Nagasaki University, Japan
Title: Children’s health condition in the southern rural Lao PDR: A three-year longitudinal study in seven villages
Biography: Junko Okumura
Background & Aims: Health and Demographic Surveillance System (HDSS) initiated by Moji group revealed that infant mortality rate in Xepon area was 65/1000 live births in 2012. This was much higher than the national average in Lao PDR. To promote child health where people’s access to health care services was poor, i.e., Xepon district, we have been conducting a longitudinal study since 2013.
Methods: We collected data on illness episode of under five-year children in seven villages. After baseline data collection, village health volunteers (VHV) visited the target household every two weeks. VHVs and data collector asked a series of questions on illness related issues. Newborn children were added to the cohort. In addition, anthropometric data have been collected in collaboration with the local MCH office.
Results: We successfully followed 349 children from June 2014 through July 2017. The mean age of children was 3.3 years (SD: ±1.8 years). The observed total sick days during the period were 2,838 days and 267 children (76.5%) had at least one illness episode and the mean duration was 8.1 days. Major symptom was fever, cough and diarrhea.
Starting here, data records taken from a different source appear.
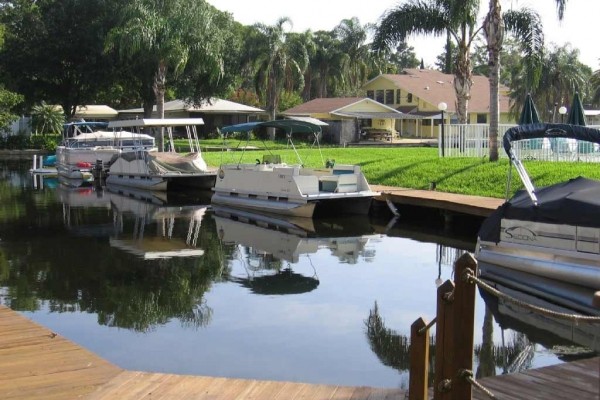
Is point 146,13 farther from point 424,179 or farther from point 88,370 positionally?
point 88,370

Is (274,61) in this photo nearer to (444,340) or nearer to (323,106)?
(323,106)

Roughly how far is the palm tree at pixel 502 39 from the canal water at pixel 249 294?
17.5ft

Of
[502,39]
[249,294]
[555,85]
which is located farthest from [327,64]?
[249,294]

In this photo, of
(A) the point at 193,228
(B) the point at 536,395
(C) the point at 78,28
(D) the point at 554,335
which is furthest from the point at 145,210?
(C) the point at 78,28

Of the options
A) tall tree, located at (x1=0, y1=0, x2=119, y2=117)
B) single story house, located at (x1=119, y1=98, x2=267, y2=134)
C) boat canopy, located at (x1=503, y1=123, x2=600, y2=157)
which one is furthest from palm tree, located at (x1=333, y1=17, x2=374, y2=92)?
boat canopy, located at (x1=503, y1=123, x2=600, y2=157)

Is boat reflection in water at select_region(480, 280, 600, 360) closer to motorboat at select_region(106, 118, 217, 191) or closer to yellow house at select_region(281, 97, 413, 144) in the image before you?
motorboat at select_region(106, 118, 217, 191)

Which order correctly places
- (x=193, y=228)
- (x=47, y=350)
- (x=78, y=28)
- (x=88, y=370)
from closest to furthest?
(x=88, y=370) < (x=47, y=350) < (x=193, y=228) < (x=78, y=28)

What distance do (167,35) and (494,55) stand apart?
19.5 metres

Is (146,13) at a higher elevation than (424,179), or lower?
higher

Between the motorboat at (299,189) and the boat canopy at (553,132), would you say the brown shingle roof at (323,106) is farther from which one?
the boat canopy at (553,132)

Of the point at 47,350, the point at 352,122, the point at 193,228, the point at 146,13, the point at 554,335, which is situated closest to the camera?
the point at 47,350

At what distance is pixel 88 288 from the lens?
12.3m

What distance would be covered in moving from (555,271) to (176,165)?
709 inches

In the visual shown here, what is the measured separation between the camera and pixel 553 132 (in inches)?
543
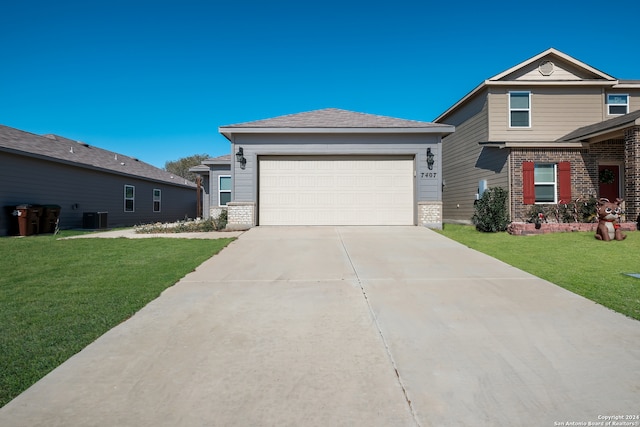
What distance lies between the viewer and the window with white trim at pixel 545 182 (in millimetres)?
12586

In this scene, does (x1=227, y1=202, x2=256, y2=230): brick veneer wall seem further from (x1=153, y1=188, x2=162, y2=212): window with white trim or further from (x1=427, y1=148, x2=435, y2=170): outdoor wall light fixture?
(x1=153, y1=188, x2=162, y2=212): window with white trim

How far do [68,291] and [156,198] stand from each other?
1806 cm

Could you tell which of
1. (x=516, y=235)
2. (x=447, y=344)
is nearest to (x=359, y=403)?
(x=447, y=344)

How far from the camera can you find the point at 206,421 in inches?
81.0

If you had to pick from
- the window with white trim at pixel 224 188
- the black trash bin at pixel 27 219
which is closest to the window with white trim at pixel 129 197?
the window with white trim at pixel 224 188

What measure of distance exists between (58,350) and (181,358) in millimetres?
1078

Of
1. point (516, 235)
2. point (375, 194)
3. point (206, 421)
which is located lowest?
point (206, 421)

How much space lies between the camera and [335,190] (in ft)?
38.7

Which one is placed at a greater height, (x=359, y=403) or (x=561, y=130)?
(x=561, y=130)

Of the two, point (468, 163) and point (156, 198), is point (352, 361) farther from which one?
point (156, 198)

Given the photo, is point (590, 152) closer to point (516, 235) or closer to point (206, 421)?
point (516, 235)

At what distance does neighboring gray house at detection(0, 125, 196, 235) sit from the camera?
12195 mm

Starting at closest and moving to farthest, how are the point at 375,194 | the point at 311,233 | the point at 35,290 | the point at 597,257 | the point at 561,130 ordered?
the point at 35,290, the point at 597,257, the point at 311,233, the point at 375,194, the point at 561,130

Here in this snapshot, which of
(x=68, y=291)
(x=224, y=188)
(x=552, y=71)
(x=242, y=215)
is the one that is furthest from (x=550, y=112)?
(x=68, y=291)
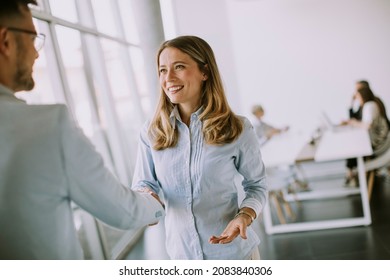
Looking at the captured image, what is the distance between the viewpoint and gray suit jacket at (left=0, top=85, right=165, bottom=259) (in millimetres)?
989

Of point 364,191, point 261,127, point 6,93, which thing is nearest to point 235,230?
point 261,127

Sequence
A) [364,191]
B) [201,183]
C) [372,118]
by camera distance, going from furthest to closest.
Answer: [364,191], [372,118], [201,183]

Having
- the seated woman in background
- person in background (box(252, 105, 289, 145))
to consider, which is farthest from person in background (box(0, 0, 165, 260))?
the seated woman in background

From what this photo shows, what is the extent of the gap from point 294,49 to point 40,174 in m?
1.27

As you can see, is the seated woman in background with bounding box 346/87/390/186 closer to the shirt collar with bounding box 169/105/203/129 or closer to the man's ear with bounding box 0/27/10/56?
the shirt collar with bounding box 169/105/203/129

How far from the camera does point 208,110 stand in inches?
49.6

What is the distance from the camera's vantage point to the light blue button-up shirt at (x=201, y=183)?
48.6 inches

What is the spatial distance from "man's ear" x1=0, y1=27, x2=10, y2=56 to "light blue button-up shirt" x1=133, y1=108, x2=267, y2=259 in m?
0.54

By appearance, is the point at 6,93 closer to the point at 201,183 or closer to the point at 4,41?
the point at 4,41

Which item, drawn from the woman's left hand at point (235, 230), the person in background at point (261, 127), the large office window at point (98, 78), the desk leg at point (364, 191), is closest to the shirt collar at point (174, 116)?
the large office window at point (98, 78)

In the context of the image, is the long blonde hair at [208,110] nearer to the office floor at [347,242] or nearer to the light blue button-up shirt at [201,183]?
the light blue button-up shirt at [201,183]

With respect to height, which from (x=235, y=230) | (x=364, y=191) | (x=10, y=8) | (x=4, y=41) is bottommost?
(x=364, y=191)
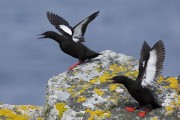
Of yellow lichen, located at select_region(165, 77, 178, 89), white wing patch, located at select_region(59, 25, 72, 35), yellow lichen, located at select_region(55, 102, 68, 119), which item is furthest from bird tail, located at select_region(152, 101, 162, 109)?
white wing patch, located at select_region(59, 25, 72, 35)

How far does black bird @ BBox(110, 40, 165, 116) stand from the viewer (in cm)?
1230

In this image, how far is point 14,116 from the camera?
46.2 ft

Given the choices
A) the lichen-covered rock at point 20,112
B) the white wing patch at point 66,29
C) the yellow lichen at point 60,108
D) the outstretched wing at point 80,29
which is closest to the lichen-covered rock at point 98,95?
the yellow lichen at point 60,108

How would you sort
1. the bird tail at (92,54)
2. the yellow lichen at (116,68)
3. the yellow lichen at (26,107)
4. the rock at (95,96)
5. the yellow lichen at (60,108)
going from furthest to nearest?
the bird tail at (92,54) → the yellow lichen at (26,107) → the yellow lichen at (116,68) → the yellow lichen at (60,108) → the rock at (95,96)

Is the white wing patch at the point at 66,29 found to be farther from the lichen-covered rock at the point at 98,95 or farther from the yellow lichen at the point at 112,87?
the yellow lichen at the point at 112,87

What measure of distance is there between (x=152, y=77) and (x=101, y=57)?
334 cm

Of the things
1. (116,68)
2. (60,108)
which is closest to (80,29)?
(116,68)

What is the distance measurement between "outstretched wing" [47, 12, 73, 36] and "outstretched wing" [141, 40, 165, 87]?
15.6 ft

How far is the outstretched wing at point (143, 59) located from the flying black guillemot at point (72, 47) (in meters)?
3.01

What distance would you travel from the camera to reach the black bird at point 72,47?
51.5 feet

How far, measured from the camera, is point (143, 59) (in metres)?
12.6

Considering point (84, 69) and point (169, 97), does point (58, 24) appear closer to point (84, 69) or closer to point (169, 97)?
point (84, 69)

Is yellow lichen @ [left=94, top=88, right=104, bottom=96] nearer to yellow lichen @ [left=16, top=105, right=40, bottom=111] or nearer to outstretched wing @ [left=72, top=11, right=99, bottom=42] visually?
yellow lichen @ [left=16, top=105, right=40, bottom=111]

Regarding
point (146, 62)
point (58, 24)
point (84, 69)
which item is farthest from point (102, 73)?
point (58, 24)
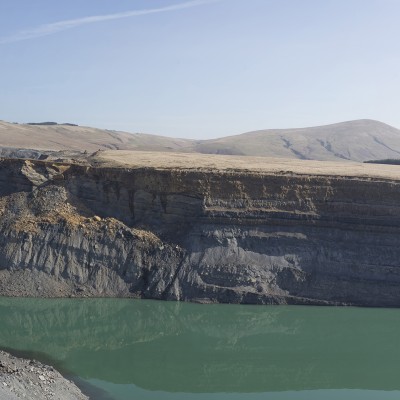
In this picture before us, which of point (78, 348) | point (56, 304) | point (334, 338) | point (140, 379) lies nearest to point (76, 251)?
point (56, 304)

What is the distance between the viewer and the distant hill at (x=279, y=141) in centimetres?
9250

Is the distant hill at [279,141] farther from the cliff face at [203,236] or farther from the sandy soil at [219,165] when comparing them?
the cliff face at [203,236]

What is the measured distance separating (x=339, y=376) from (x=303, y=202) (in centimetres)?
1140

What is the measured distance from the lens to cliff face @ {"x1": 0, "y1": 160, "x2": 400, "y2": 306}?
A: 27844mm

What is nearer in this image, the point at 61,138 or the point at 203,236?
the point at 203,236

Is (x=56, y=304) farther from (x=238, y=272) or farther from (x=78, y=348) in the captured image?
(x=238, y=272)

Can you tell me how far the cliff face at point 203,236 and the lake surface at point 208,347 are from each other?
102 cm

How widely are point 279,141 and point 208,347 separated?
349ft

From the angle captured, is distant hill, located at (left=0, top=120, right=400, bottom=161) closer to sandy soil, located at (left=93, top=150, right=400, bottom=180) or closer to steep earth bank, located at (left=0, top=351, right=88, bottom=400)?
sandy soil, located at (left=93, top=150, right=400, bottom=180)

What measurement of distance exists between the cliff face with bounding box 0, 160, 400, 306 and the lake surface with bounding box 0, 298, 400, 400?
3.33 ft

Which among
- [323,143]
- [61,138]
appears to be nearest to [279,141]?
[323,143]

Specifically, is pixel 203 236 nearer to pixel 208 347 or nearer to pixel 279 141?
pixel 208 347

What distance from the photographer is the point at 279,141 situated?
4975 inches

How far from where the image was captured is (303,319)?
2608cm
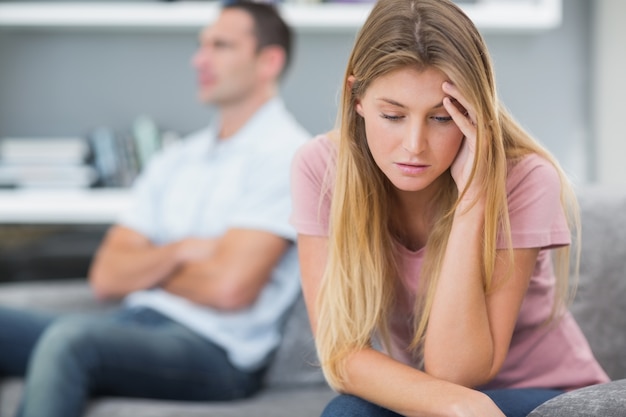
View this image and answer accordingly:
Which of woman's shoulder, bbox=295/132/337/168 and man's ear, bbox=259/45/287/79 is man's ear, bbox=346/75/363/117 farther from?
man's ear, bbox=259/45/287/79

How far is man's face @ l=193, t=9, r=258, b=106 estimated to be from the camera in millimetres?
2568

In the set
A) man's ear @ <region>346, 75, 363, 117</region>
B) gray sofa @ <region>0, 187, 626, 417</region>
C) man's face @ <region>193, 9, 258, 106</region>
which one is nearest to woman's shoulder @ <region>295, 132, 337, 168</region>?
man's ear @ <region>346, 75, 363, 117</region>

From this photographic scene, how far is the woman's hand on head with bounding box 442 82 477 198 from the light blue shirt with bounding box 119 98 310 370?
0.83 metres

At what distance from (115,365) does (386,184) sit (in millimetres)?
853

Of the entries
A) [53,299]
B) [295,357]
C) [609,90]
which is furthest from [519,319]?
[609,90]

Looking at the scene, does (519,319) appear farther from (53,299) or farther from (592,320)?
(53,299)

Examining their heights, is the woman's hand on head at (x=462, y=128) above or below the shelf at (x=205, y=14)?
below

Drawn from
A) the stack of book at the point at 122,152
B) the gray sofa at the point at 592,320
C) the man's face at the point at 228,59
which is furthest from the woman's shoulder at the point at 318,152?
the stack of book at the point at 122,152

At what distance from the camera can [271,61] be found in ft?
8.49

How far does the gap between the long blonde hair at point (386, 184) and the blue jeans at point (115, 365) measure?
2.24ft

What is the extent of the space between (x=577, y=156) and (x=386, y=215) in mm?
2228

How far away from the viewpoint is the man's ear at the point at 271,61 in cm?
258

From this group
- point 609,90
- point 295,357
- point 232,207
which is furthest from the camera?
point 609,90

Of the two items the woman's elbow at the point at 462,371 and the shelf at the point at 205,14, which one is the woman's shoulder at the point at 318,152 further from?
the shelf at the point at 205,14
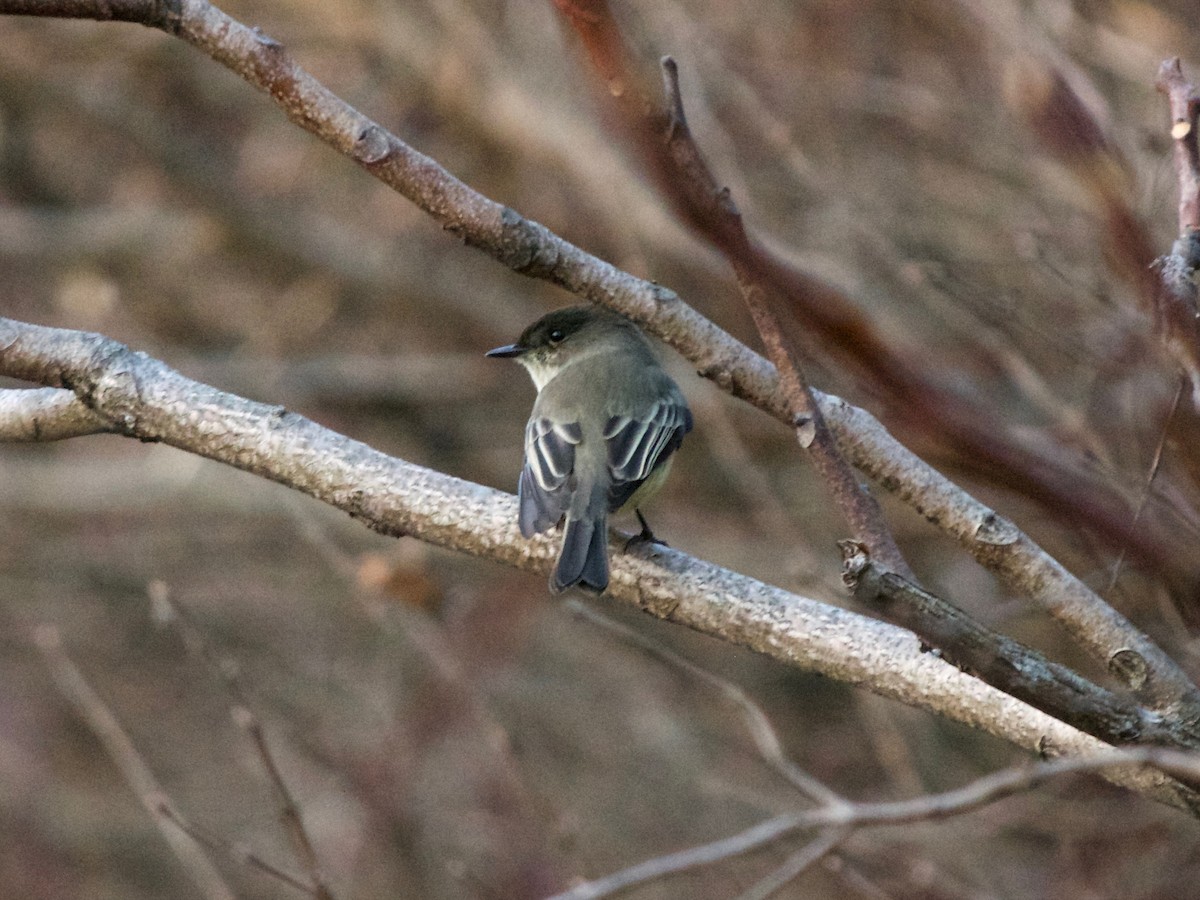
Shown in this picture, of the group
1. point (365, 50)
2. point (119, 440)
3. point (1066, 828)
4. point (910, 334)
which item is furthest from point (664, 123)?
point (119, 440)

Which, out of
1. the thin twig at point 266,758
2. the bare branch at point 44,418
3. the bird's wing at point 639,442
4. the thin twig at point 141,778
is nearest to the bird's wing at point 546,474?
the bird's wing at point 639,442

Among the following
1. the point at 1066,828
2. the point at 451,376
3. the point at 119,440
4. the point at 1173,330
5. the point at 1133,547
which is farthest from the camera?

According to health center and hospital records in the catchment area, significantly more malaria cases were reported in 2014 than other years. Stunting was another background problem which may influence on children’s health in the area and vice versa. Median of z-score of height for age in each village never showed positive score, i.e., the range was -3.67 z-score and -1.36 z-score.
Conclusion: The factors associated to child health will be discussed such as nutrition, health seeking behavior, access to health care services, climate change and so on.